## BEGIN LISTING

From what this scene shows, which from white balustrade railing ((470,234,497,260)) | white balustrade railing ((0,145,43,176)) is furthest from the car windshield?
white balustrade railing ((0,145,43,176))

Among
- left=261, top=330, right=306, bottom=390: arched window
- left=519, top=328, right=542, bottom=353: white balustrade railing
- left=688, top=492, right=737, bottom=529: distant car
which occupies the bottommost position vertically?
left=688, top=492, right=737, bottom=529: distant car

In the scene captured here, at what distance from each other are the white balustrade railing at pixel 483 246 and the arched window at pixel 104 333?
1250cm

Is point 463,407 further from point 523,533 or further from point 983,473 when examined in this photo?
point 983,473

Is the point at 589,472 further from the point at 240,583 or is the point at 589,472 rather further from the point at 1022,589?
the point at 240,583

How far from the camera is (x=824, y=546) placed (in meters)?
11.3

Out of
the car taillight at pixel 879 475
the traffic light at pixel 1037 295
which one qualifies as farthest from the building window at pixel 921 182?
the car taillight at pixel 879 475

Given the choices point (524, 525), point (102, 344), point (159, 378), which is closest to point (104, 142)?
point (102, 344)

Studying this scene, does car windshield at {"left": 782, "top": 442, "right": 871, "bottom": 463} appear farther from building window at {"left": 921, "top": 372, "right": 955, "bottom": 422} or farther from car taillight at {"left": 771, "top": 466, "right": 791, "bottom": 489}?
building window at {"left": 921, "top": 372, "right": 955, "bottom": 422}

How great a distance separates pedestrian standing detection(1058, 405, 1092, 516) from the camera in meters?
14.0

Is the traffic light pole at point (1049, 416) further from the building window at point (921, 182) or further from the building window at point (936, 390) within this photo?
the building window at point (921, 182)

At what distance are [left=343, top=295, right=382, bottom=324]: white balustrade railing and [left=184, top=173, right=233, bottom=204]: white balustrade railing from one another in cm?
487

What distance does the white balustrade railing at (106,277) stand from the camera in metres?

## END LISTING

=== REQUEST ===
Rewrite the material above as a JSON list of strings, with each line as its own string and blank lines left out.

=== RESPONSE ===
[
  "From what this scene shows, which from white balustrade railing ((470,234,497,260)) | white balustrade railing ((0,145,43,176)) is furthest from the car windshield?",
  "white balustrade railing ((0,145,43,176))",
  "Among",
  "- left=261, top=330, right=306, bottom=390: arched window",
  "- left=519, top=328, right=542, bottom=353: white balustrade railing",
  "- left=688, top=492, right=737, bottom=529: distant car",
  "which occupies the bottommost position vertically?",
  "left=688, top=492, right=737, bottom=529: distant car",
  "In the scene captured here, at what distance from each other are the white balustrade railing at pixel 483 246 and the arched window at pixel 104 333?",
  "1250cm",
  "Is point 463,407 further from point 523,533 or further from point 983,473 when examined in this photo?",
  "point 983,473",
  "Is the point at 589,472 further from the point at 240,583 or is the point at 589,472 rather further from the point at 1022,589?",
  "the point at 240,583",
  "How far from the camera is (x=824, y=546) placed (in meters)?",
  "11.3",
  "Out of",
  "the car taillight at pixel 879 475",
  "the traffic light at pixel 1037 295",
  "which one qualifies as farthest from the building window at pixel 921 182?",
  "the car taillight at pixel 879 475",
  "Given the choices point (524, 525), point (102, 344), point (159, 378), which is closest to point (104, 142)?",
  "point (102, 344)",
  "Studying this scene, does car windshield at {\"left\": 782, \"top\": 442, \"right\": 871, \"bottom\": 463} appear farther from building window at {\"left\": 921, \"top\": 372, \"right\": 955, \"bottom\": 422} or farther from car taillight at {\"left\": 771, \"top\": 466, \"right\": 791, \"bottom\": 489}?",
  "building window at {\"left\": 921, \"top\": 372, \"right\": 955, \"bottom\": 422}",
  "How great a distance separates pedestrian standing detection(1058, 405, 1092, 516) from the camera in meters?",
  "14.0",
  "Is the traffic light pole at point (1049, 416) further from the building window at point (921, 182) or further from the building window at point (936, 390) within this photo?",
  "the building window at point (921, 182)",
  "At what distance are [left=343, top=295, right=382, bottom=324]: white balustrade railing and [left=184, top=173, right=233, bottom=204]: white balustrade railing from one another in cm?",
  "487",
  "What distance does the white balustrade railing at (106,277) stand from the camera in metres?"
]